Virginia Raggi e il Movimento 5 stelle non vogliono trasformare l'estate romana in un incubo fatto di sgomberi, emergenze sociali e manifestazioni. La parola d'ordine è non far salire la tensione sociale in città, quando i dossier da gestire sono già tanti, a cominciare da quello dei rifiuti, fronte sul quale la situazione potrebbe farsi ancora più critica a luglio e agosto. È stato così rimandato lo sgombero previsto giovedì in via Cardinal Capranica, dove in uno stabile occupato alla periferia nord della città dai movimenti per il diritto all'abitare vivono circa 200 persone, tra cui molti minori. Questa la decisione presa dopo una riunione d'urgenza in Prefettura nel pomeriggio di ieri. Lo riferiscono fonti dell'amministrazione comunale a Fanpage.it. Se ne riparlerà non prima di un mese, quando l'amministrazione spera di essere riuscita a individuare, di intesa con la Regione Lazio, delle soluzioni alternative per chi vive all'interno. Il "nostro modello è quello di via Carlo Felice", lo sgombero soft che ha visto qualche mese fa gli occupanti lasciare spontaneamente l'immobile con un passaggio di casa in casa organizzato di concerto tra Comune, Regione e proprietà. Condizioni che ancora non si sono date per quanto riguarda via Cardinal Capranica.

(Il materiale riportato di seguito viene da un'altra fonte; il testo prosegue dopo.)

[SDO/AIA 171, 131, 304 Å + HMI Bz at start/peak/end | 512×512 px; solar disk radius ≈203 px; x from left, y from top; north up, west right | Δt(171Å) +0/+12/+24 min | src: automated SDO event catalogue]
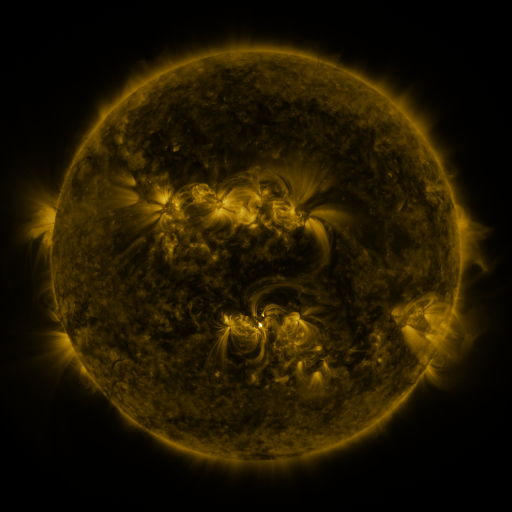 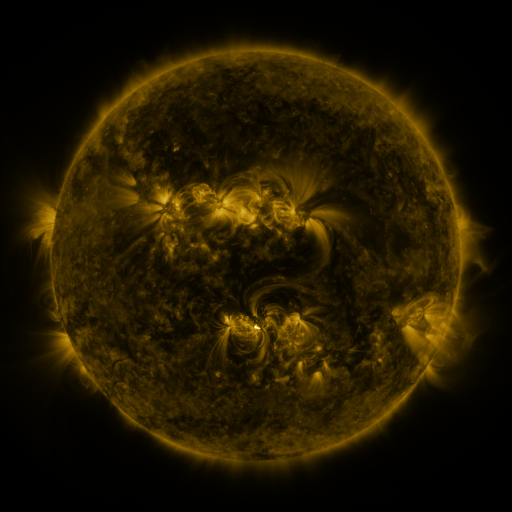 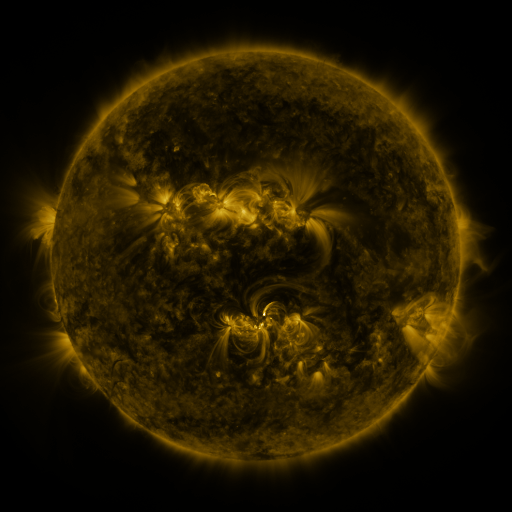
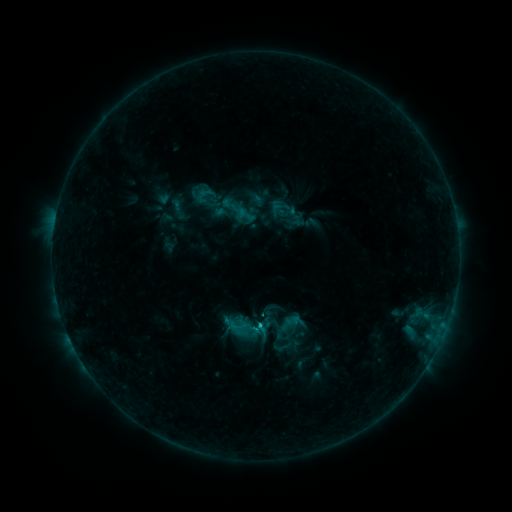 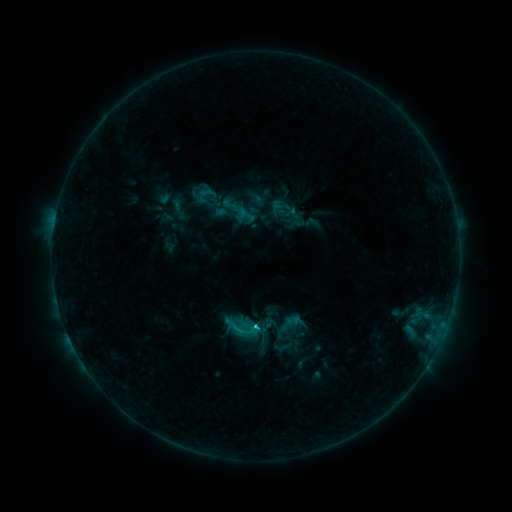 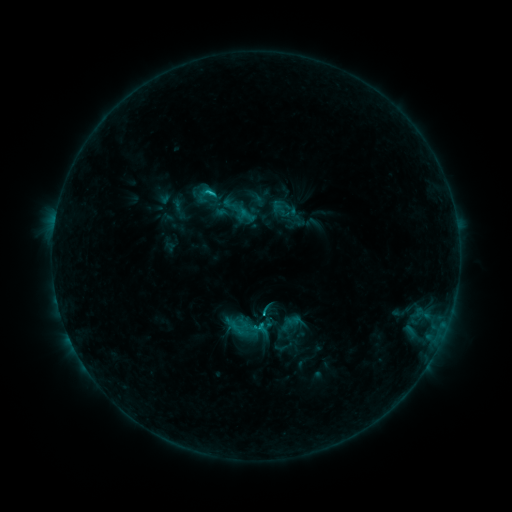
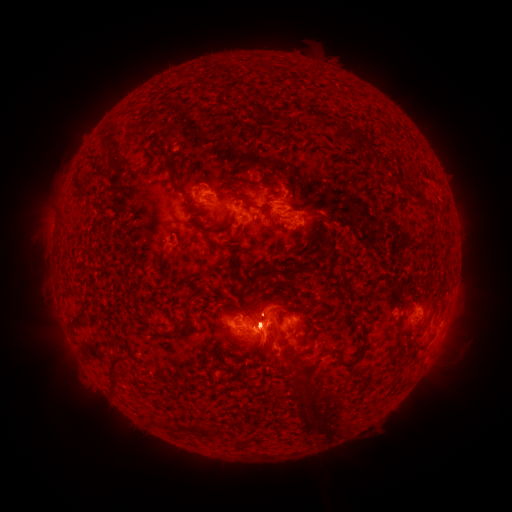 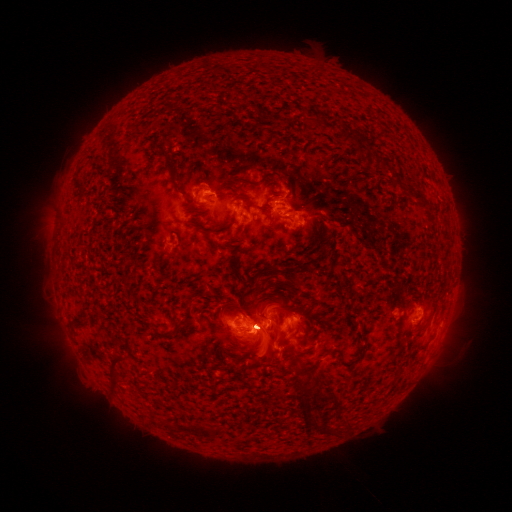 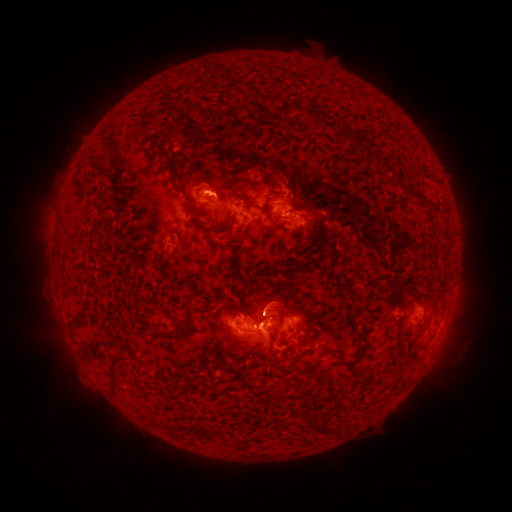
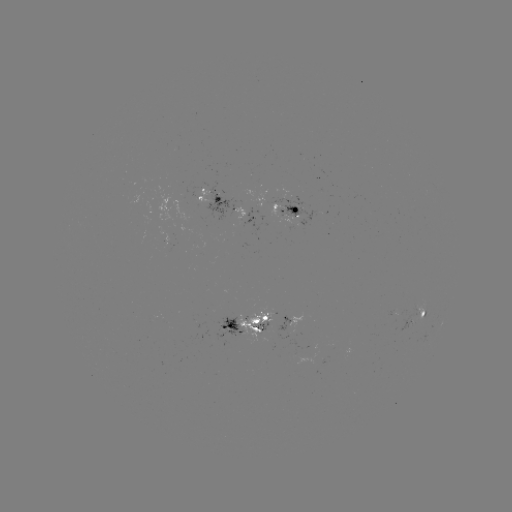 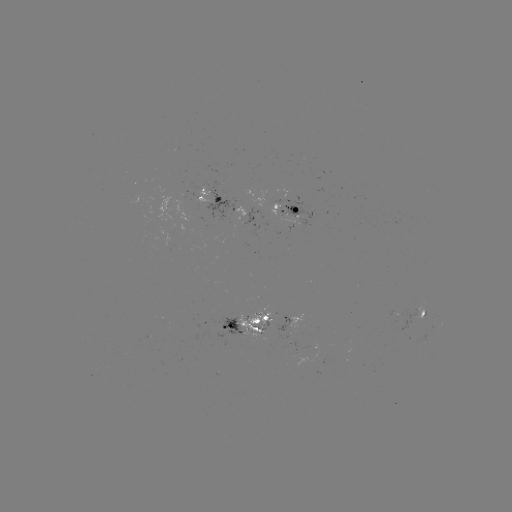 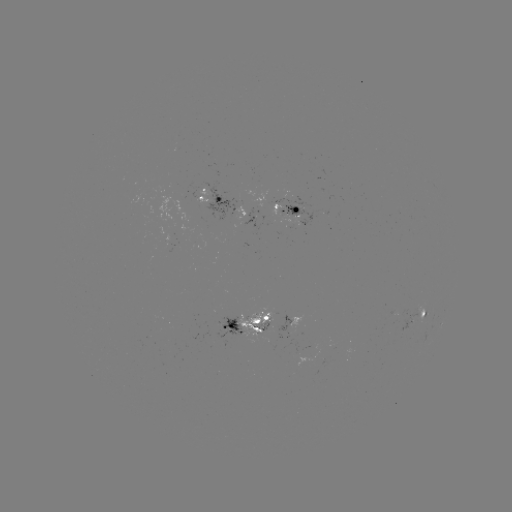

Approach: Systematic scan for eruption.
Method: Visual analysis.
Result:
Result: eruption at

L'ordine tassativo di offrire condizioni alternative a tutti gli occupanti, è la linea di Raggi che al momento si è imposta su quella degli sgomberi a qualsiasi costo portata avanti dal ministro dell'Interno Matteo Salvini, potrebbe così rallentare il piano di 24 sgomberi tra centri sociali e palazzi occupati messo appunto dal Viminale. Ma un ribaltamento della situazione nelle prossime settimane è sempre possibile, nel quotidiano scambio di accuse tra il titolare del Viminale e la sindaca. Dalle finestre del Campidoglio non è passato inosservato il corteo di 15.000 persone contro gli sgomberi che ha sfilato lo scorso sabato per le strade di Roma, così come il presidio lanciata dai movimenti per la casa giovedì mattina fuori l'occupazione di via Cardinal Capranica: la determinazione a far pagare un prezzo politico alto all'amministrazione in caso di sgomberi attuati con la forza, e l'idea di apparire come l'esecutrice degli ordini di Salvini, hanno convinto sindaca e giunta a cambiare di passo. Se non è una tregua poco ci manca, mentre si cercano soluzione alternative per evitare che a parlare siano i manganelli.